While responses to the issues of high energy prices and global warming have varied from company to company, FPL Group (FPL), owner of Florida Power & Light, has taken the early lead in developing renewable power. It's the largest U.S. wind-power generator with a fleet of 48 wind farms across 16 states. Wind power provides about 30% of the company's independent power generation subsidiary's total output. Moreover, in February FPL announced plans for a massive $20 billion expansion that will triple its wind capacity.
FPL's foray into wind power has been highly successful, the company says, with its $6 billion wind investment earning a return on equity in the "high teens" percentage range and increasing its earnings per share during the first full year of operation. Now FPL hopes to extend that success to solar power, which utilities have yet to embrace. In doing so, it should gain valuable experience in renewable power development and an important advantage over rivals when bidding for future projects.

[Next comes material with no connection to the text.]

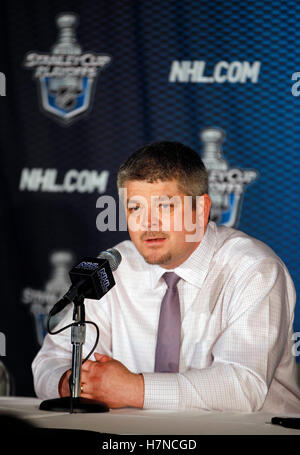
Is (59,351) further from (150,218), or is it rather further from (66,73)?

"FPL has done really well with wind, and solar is part of the overall picture, too," says Justin McCann, Standard & Poor's equity analyst covering electric utility stocks. He has a "hold" recommendation on FPL shares, which are trading near a record high set in May, 2007. McCann expects FPL will be able to raise its profits by as much as 12% annually through 2012, faster than most other power utilities, with much of that growth coming from renewable power. "It's not something we think is going to lose money," he says of the new investment in solar power.
In September, FPL said it will invest $1.5 billion to expand its solar power operations, which now comprise interests in seven facilities in the Mojave desert with a combined capacity of about 300 megawatts (FPL's owned share is about 150 MW). The $1.5 billion will be used to expand the California operations by another 200 MW and to build a 10 MW pilot facility in Florida, which could be expanded to 300 MW if it proves successful. In addition, FPL says it has identified or already controls sites that could house another 1,100 MW of solar power capacity and has started the full permitting process for 600 MW of new solar generation.
Given all the hype about renewable energy lately, it should hardly come as a surprise that a major utility is investing in more renewable power. Yet at the utility level, the activity in renewable energy has so far focused on wind power—which is cheaper to build and enjoys more generous tax credits. As of 2005, there was only 411 MW of solar power capacity connected to the U.S. power grid, compared with 8,706 MW of wind power. Just 13 facilities produce utility-scale solar power, 11 in California and two in Arizona. Net solar power generation from utility-scale facilities—more than 1 MW of capacity—accounted for just 0.01% of all renewable energy in 2006, according to Energy Dept. statistics, and solar power output actually fell in both 2006 and 2005.